TEXT SHOWN »
◇ ◇ ◇ ◇ ◇

# Looking for a young/baby northern NJ



## shizzoizzo7 (Apr 17, 2013)

I am looking for a young or baby rat in North NJ to be a companion to my current rat.

If anyone knows of any breeders with availability please let me know.

Thank you

Sent from Petguide.com Free App


----------



## MimiSkye (Feb 3, 2014)

Are you willing to travel? If you wanna drive a few hours theres a great rescue in New England. They're based in Maine but they work all across New England. I live in Massachusetts. They have trains that come down here for transport. I just adopted my second rat from them and they have a ton of babies right now. A bunch from Dewey's litter plus some that are even younger. Heres a link to Dewey's moms second litter (she came to the rescue with a litter and she was also pregnant, so they got two litters!)

http://mainelyratrescue.org/rattieblog2/?p=8389

Those are just the girls...if you click available animals you can see all of them. Dewey (formerly Vanilla Bean) came from the wicked whoopie litter. 

I know its far, but it's so worth it. They are a great organization and will help set up a transport.


----------



## PaigeRose (Apr 12, 2013)

Theres quite a few breeders in PA, Embers of Passion Rattery being one of them. Philly Rat Rescue, Rat Chick Rescue are the 2 rescues I know of. I'm pretty sure theres a lot in NYC too.


----------



## shizzoizzo7 (Apr 17, 2013)

Contacted Embers of Passion. Thank you

Sent from Petguide.com Free App


----------



## ratswithfoxandbear (Feb 12, 2014)

Someone just posted that they need a rescue in Jersey City! It's on this forum somewhere!


----------

◇ ◇ ◇ ◇ ◇

RECORD EXCERPTS »
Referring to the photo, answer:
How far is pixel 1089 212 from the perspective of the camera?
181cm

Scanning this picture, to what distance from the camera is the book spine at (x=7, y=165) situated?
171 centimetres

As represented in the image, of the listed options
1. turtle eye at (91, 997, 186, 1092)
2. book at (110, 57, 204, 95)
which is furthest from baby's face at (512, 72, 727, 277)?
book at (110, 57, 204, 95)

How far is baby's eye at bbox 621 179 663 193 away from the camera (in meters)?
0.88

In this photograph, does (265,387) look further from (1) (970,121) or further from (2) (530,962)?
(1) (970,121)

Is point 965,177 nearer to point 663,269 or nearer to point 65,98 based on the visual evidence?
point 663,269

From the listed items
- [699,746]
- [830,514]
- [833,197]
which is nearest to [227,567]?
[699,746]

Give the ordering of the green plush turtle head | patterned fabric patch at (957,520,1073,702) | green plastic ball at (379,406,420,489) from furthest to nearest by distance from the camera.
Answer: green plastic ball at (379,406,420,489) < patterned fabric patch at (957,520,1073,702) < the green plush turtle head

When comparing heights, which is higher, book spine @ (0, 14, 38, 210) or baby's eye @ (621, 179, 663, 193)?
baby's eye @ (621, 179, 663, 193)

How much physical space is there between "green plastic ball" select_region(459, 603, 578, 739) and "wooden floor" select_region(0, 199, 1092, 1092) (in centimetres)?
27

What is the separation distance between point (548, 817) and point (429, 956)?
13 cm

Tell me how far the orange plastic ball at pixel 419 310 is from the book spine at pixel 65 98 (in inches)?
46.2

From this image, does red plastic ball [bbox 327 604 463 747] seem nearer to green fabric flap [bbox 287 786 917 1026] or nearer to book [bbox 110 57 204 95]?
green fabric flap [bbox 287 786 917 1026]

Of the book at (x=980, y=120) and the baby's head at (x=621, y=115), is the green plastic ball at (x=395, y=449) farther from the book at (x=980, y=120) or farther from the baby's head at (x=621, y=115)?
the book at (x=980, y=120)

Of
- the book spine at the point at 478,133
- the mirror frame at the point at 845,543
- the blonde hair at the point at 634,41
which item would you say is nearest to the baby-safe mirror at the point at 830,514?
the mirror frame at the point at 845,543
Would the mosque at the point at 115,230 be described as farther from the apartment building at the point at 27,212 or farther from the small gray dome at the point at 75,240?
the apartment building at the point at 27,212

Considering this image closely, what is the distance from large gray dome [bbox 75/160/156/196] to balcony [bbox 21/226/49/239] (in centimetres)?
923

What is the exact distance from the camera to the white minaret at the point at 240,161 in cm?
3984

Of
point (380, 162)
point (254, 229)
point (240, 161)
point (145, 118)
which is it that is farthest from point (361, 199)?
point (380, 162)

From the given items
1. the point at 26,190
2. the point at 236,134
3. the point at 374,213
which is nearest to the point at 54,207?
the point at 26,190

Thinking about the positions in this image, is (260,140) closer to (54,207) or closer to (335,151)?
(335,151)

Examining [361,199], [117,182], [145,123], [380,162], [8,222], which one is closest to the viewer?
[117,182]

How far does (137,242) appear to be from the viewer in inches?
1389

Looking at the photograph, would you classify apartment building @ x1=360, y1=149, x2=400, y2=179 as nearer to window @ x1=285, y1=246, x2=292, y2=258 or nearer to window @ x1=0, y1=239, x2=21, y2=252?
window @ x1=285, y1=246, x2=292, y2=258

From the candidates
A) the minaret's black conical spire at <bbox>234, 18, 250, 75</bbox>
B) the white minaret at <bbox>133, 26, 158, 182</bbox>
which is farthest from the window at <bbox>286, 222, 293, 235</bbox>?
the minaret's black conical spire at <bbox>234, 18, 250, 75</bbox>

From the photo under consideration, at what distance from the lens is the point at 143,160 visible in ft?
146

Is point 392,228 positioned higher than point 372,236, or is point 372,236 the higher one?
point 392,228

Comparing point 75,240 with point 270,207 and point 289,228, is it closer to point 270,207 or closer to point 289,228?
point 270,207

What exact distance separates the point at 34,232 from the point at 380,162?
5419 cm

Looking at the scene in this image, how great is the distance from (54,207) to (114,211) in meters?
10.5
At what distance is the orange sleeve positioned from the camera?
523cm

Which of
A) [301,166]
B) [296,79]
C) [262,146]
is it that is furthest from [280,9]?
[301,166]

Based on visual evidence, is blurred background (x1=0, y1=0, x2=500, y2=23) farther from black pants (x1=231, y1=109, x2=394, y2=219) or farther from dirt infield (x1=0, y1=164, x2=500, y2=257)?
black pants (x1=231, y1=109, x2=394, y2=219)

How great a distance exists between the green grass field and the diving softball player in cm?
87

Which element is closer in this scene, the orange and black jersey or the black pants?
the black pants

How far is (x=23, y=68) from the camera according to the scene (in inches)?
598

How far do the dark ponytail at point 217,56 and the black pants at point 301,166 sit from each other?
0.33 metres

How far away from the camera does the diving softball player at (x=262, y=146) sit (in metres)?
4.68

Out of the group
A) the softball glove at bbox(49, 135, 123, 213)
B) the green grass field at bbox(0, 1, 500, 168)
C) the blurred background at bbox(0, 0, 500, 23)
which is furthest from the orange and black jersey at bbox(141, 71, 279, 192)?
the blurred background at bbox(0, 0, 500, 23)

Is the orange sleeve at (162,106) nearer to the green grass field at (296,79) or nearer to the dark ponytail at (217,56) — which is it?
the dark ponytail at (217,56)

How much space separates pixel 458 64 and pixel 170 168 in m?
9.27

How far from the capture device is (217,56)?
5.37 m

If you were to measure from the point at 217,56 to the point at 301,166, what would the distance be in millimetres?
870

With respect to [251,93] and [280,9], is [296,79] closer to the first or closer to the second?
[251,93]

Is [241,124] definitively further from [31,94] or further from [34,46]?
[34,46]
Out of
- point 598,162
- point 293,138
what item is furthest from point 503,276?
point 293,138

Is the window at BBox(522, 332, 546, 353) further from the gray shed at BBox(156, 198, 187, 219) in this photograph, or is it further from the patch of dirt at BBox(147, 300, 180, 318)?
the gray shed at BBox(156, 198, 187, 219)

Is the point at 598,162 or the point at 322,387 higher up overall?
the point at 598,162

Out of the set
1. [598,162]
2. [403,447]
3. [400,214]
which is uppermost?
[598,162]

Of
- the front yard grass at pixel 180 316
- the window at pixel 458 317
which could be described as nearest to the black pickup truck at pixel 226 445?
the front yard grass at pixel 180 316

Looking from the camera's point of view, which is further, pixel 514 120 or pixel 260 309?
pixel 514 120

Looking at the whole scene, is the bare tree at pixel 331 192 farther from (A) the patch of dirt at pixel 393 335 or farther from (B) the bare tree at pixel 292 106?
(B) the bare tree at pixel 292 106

◇ ◇ ◇ ◇ ◇

PROBLEM SET »
(1) In the thread about finding a young rat in northern New Jersey, what was Dewey's name before?
(2) List every username that posts in the thread about finding a young rat in northern New Jersey, each one only once.

IN RESPONSE »
(1) Vanilla Bean

(2) shizzoizzo7, MimiSkye, PaigeRose, ratswithfoxandbear